Death From Above
3rd October 2021
Combining elements of the space and arms races of the Cold War, the drone race will be a flurry of innovation and acquisition efforts. Different, however, is the wide array of competitors. Arms transfers from rogue regimes make drone technology accessible to jihadists such as ISIS and Boko Haram, while the shrinking cost of production will catapult China into the lead. While the technology comes in all kinds of shapes and sizes—from the aptly named high-flying “Global Hawk” to compact suicide drones—winning the drone wars will likely come down to finding a common platform versatile enough to carry an array of weapons and surveillance capabilities.

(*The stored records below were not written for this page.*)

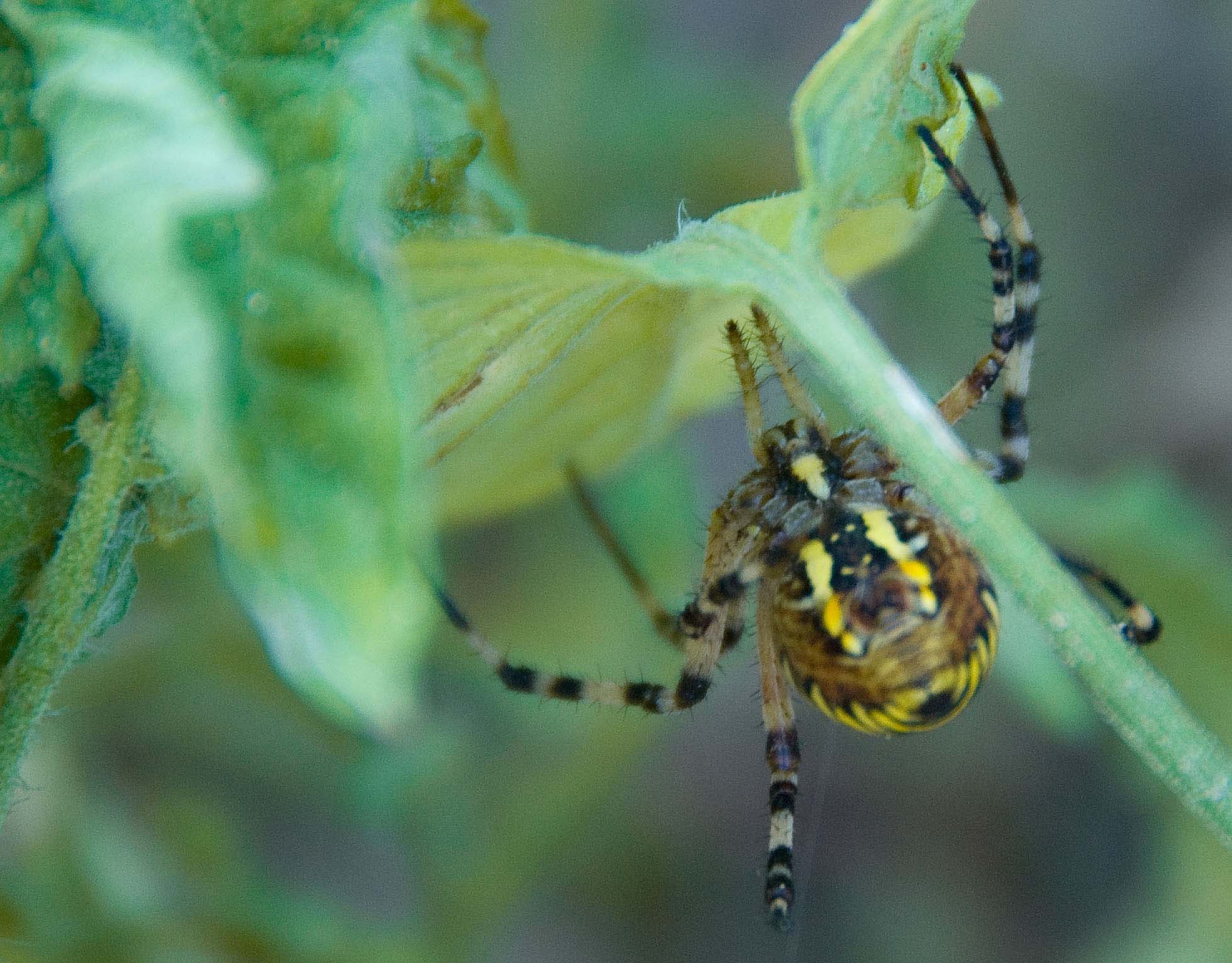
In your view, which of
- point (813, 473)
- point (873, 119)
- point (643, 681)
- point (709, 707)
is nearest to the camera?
point (873, 119)

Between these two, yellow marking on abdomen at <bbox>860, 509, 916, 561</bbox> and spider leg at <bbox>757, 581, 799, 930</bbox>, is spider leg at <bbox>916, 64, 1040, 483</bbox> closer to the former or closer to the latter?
yellow marking on abdomen at <bbox>860, 509, 916, 561</bbox>

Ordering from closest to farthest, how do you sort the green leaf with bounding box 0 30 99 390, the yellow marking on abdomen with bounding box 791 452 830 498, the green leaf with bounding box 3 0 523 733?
the green leaf with bounding box 3 0 523 733, the green leaf with bounding box 0 30 99 390, the yellow marking on abdomen with bounding box 791 452 830 498

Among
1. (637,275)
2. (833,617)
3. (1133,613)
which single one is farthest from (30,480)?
(1133,613)

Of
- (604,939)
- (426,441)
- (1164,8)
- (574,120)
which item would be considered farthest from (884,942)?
(1164,8)

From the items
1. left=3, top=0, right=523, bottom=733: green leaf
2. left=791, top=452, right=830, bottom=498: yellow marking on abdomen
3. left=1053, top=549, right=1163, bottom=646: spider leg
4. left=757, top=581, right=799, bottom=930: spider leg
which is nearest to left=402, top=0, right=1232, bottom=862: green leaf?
left=3, top=0, right=523, bottom=733: green leaf

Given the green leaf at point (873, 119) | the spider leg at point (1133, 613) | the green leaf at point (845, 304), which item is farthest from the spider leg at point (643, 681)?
the green leaf at point (873, 119)

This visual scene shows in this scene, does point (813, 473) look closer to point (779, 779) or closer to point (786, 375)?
point (786, 375)

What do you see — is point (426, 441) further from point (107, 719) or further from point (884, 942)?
point (884, 942)
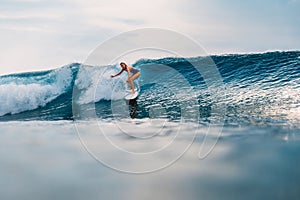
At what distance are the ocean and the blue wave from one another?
0.05m

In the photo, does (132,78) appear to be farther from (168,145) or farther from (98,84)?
(168,145)

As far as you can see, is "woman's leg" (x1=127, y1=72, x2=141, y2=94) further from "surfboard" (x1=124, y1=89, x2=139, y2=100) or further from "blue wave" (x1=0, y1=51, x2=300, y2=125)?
"blue wave" (x1=0, y1=51, x2=300, y2=125)

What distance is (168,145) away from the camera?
16.6 feet

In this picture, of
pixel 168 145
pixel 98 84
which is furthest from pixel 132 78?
pixel 168 145

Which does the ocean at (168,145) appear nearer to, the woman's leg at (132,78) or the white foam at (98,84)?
the white foam at (98,84)

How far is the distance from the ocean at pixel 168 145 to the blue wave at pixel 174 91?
0.05m

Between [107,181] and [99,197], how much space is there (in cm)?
41

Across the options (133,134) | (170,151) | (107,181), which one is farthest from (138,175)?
(133,134)

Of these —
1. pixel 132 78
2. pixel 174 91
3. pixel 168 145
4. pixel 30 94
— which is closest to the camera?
pixel 168 145

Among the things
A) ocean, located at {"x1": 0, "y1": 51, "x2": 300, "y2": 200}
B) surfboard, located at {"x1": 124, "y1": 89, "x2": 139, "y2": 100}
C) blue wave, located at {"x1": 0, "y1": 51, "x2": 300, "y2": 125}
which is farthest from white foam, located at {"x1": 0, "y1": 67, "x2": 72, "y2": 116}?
Result: surfboard, located at {"x1": 124, "y1": 89, "x2": 139, "y2": 100}

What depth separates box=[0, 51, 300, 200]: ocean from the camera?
3.37m

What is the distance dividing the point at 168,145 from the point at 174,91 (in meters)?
6.57

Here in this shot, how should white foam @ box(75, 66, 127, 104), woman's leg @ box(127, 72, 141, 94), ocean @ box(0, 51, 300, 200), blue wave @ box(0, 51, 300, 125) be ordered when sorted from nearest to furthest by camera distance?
ocean @ box(0, 51, 300, 200), blue wave @ box(0, 51, 300, 125), woman's leg @ box(127, 72, 141, 94), white foam @ box(75, 66, 127, 104)

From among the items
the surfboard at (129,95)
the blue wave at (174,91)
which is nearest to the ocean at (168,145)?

As Frantzman reveals, the use of drones has gone beyond its deployment in the war on terror. A September 2019 attack on a Saudi oil field by Iranian drones revealed the lethal effectiveness of a “drone swarm,” in which hundreds of devices bomb a facility in unison and are difficult to strike down all t once. Future swarm attacks could be even more devastating with the inclusion of artificial intelligence technology, which better allows drones to communicate with each other. In their book 2034: A Novel of the Next World War, former NATO supreme allied commander James Stavridis and veteran Elliot Ackerman envision Chinese drones swarming U.S. ships in the South China Sea. That future may be closer than you think.